> [WRITTEN PROBLEM]
Copy the passage on binding climate emissions limits word for word, starting at "We all know" and ending at "clean energy projects.".

> [SOURCE]
That's why our immediate goal must be environmental, not chronological. An accord with binding limits on pollution, signed in 2010, is infinitely preferable to an unenforceable agreement signed by an arbitrary date in 2009.

 

* * * * * * *

 

Why are binding, internationally enforceable emissions limits so critical to winning the fight against dangerous climate change? The most important reason is substantive: binding, enforceable emissions caps are what ensure that we actually reduce greenhouse gas pollution. Only binding caps provide a way to prevent the flooding of the homes and businesses of tens of millions of people from South Florida to Bangladesh, Egypt and Vietnam. Only binding caps can offer protection to the billions of people whose access to fresh water is at risk, whether from diminished snowpack in the Sierra Nevada or melting glaciers in the Himalayas. Only binding caps will ensure that we can leave our children and grandchildren a world with a fair resemblance to the one we know.

Because the future is at stake, we must make sure that violations of emissions caps will have consequences. That's why international enforcement is crucial: the nations that join hands and agree to reduce emissions by specified amounts need to be able to effectively police one another's compliance.

We all know the difference between rules that are really enforced – like parking regulations here in Manhattan – and rules that are on the books but ignored, like the law against jaywalking. While flouting the rule against jaywalking is usually harmless, violating emissions caps is not. To hold all nations to their commitments, we need limits that are credible and enforced.

Those are the reasons why binding, internationally enforceable caps are absolutely indispensable to the planet.   Such caps also have great financial significance. Because accountability will lead private money to flow to energy efficiency and clean energy projects.

> [ITEMS]
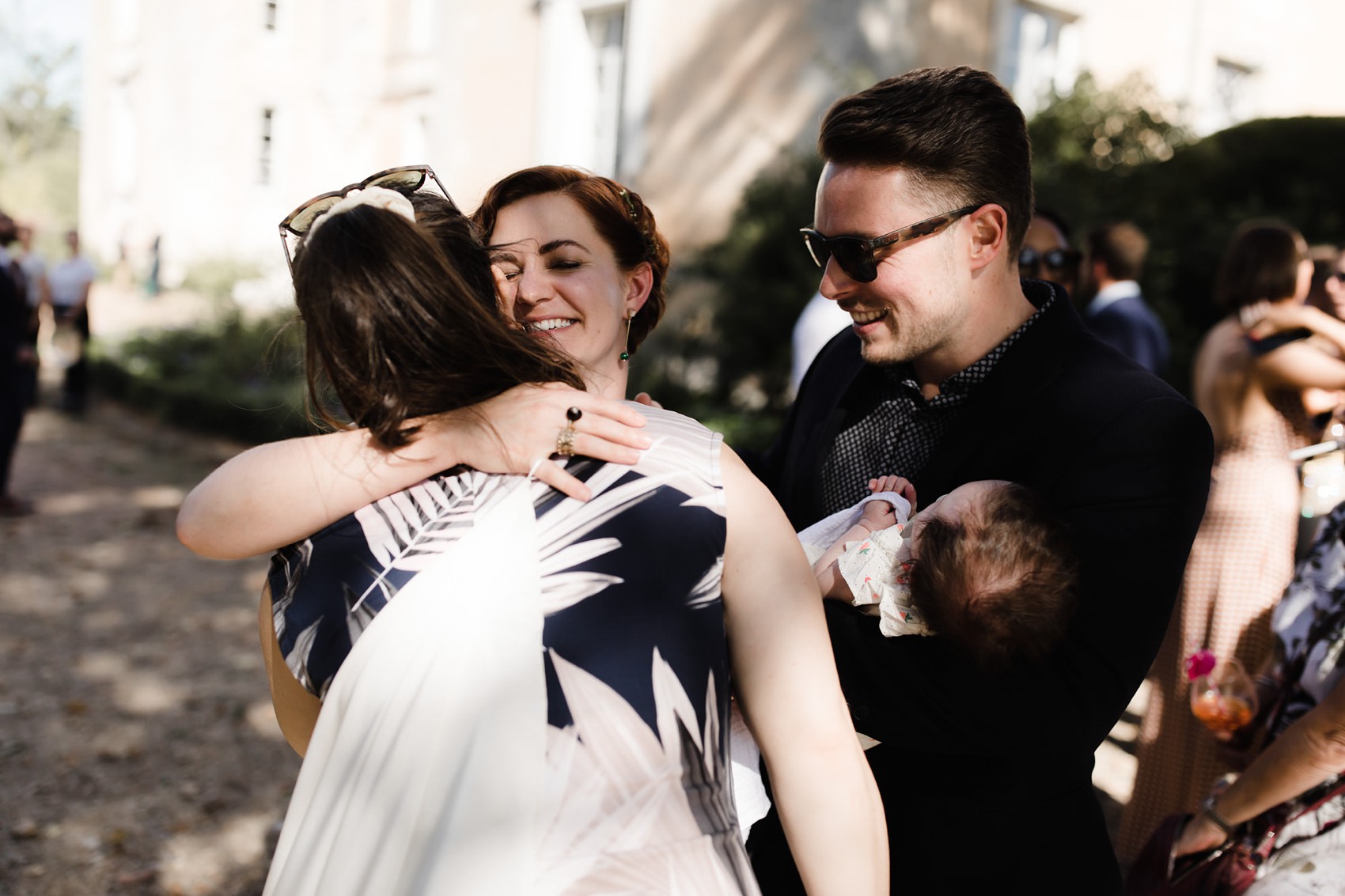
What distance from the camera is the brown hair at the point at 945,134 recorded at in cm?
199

---

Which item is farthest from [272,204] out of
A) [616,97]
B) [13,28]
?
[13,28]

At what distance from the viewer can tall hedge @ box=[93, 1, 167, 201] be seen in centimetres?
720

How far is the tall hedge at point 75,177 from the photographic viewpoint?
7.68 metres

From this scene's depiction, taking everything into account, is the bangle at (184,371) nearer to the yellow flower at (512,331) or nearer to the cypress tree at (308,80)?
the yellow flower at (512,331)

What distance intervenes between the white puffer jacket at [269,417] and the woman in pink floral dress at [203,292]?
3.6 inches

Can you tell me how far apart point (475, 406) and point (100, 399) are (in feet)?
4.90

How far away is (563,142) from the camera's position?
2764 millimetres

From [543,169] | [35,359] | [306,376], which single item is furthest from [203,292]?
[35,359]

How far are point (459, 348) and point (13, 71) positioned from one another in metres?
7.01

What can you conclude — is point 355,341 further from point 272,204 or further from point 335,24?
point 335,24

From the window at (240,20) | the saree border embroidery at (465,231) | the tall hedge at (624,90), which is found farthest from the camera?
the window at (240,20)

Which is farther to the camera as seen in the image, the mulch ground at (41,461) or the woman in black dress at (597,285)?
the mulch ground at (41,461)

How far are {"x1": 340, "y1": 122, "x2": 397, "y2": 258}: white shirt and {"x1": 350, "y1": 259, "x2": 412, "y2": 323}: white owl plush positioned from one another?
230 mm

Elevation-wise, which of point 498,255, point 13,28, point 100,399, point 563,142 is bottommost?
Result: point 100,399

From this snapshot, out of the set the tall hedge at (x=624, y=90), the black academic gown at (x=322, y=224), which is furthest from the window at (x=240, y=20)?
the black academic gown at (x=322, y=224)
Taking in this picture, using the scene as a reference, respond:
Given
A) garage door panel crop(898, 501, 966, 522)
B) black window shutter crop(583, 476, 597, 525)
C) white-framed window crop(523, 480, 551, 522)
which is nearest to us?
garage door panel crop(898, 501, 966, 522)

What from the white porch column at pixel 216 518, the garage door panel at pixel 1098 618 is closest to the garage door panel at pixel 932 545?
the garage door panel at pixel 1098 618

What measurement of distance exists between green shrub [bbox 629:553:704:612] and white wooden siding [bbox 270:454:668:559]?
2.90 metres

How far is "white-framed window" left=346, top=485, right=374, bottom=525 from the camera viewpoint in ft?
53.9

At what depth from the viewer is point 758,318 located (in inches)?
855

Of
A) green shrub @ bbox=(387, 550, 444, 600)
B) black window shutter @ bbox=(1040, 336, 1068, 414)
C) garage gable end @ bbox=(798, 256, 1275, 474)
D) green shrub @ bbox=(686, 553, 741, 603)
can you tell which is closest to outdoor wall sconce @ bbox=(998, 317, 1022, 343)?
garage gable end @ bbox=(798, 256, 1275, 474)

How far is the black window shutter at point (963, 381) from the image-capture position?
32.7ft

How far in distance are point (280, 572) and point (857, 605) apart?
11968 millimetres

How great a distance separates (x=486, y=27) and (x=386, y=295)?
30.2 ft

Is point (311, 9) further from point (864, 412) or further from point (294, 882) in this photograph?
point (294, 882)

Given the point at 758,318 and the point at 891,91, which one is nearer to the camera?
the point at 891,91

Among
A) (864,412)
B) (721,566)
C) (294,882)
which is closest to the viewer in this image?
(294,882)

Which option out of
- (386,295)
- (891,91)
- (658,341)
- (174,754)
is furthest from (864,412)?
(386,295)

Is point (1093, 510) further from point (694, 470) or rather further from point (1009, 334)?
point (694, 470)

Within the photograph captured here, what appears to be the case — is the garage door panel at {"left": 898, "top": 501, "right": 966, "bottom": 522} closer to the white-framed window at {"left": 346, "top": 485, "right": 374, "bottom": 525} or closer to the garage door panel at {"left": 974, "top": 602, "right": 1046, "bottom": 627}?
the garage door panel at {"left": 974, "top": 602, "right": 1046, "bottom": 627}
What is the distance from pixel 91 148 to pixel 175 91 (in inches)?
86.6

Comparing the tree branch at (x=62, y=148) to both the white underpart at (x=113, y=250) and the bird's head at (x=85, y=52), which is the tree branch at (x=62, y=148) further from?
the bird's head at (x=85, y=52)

---

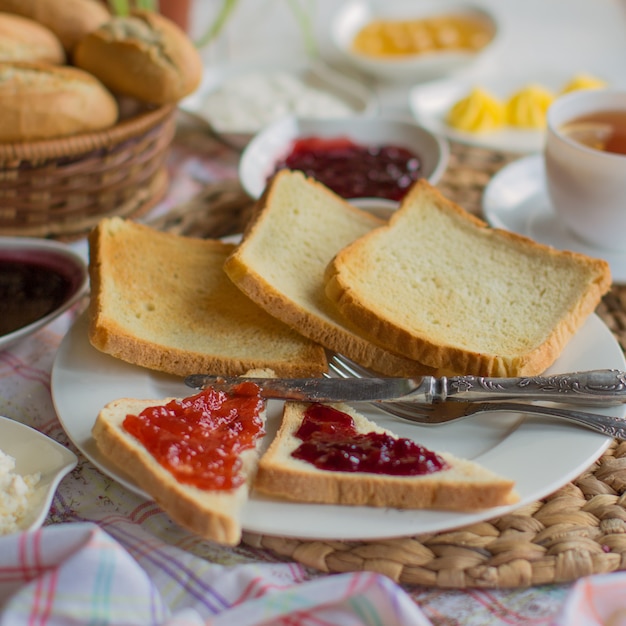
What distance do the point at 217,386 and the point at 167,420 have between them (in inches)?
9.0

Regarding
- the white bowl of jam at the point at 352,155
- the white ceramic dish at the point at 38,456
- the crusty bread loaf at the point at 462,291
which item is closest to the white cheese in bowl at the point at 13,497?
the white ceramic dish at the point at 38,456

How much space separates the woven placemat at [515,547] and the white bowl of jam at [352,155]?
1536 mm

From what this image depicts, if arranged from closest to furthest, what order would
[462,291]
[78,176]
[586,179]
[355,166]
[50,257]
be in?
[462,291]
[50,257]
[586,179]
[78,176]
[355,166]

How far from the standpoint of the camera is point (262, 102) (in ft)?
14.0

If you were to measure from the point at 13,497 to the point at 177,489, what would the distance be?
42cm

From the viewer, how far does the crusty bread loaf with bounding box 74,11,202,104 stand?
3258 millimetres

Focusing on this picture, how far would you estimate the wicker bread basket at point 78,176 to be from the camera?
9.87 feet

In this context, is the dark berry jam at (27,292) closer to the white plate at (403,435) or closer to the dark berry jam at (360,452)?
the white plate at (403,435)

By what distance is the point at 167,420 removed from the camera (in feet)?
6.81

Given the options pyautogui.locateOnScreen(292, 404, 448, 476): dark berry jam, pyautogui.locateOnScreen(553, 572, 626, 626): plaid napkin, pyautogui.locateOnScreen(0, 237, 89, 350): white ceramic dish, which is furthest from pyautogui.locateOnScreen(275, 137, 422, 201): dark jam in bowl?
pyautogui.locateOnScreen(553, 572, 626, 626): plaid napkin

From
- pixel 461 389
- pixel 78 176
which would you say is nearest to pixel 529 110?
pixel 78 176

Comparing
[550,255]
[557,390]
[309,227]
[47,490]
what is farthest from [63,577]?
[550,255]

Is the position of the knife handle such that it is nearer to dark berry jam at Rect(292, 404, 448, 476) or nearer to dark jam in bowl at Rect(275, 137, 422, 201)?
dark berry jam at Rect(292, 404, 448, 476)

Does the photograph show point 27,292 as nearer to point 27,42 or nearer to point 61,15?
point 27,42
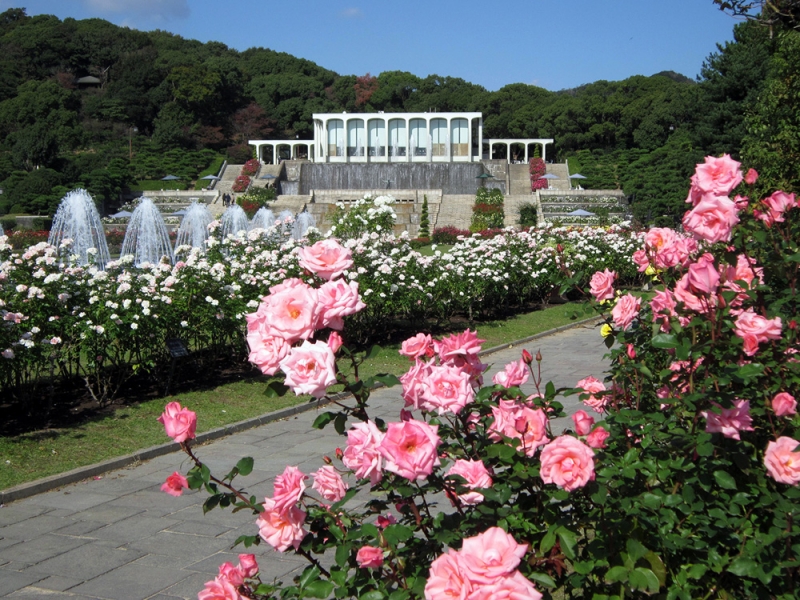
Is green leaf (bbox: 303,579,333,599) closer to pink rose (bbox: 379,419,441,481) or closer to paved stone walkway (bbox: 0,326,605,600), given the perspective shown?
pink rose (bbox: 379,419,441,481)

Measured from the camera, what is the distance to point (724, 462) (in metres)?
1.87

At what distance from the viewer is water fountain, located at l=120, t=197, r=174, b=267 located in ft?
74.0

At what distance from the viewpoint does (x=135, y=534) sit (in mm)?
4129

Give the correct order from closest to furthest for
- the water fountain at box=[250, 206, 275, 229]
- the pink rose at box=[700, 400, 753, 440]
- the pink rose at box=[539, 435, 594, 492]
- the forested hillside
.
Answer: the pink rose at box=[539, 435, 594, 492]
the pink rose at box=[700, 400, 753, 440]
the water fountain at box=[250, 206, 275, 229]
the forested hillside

> [EXPECTED ANSWER]
We all know the difference between rules that are really enforced – like parking regulations here in Manhattan – and rules that are on the books but ignored, like the law against jaywalking. While flouting the rule against jaywalking is usually harmless, violating emissions caps is not. To hold all nations to their commitments, we need limits that are credible and enforced.

Those are the reasons why binding, internationally enforceable caps are absolutely indispensable to the planet.   Such caps also have great financial significance. Because accountability will lead private money to flow to energy efficiency and clean energy projects.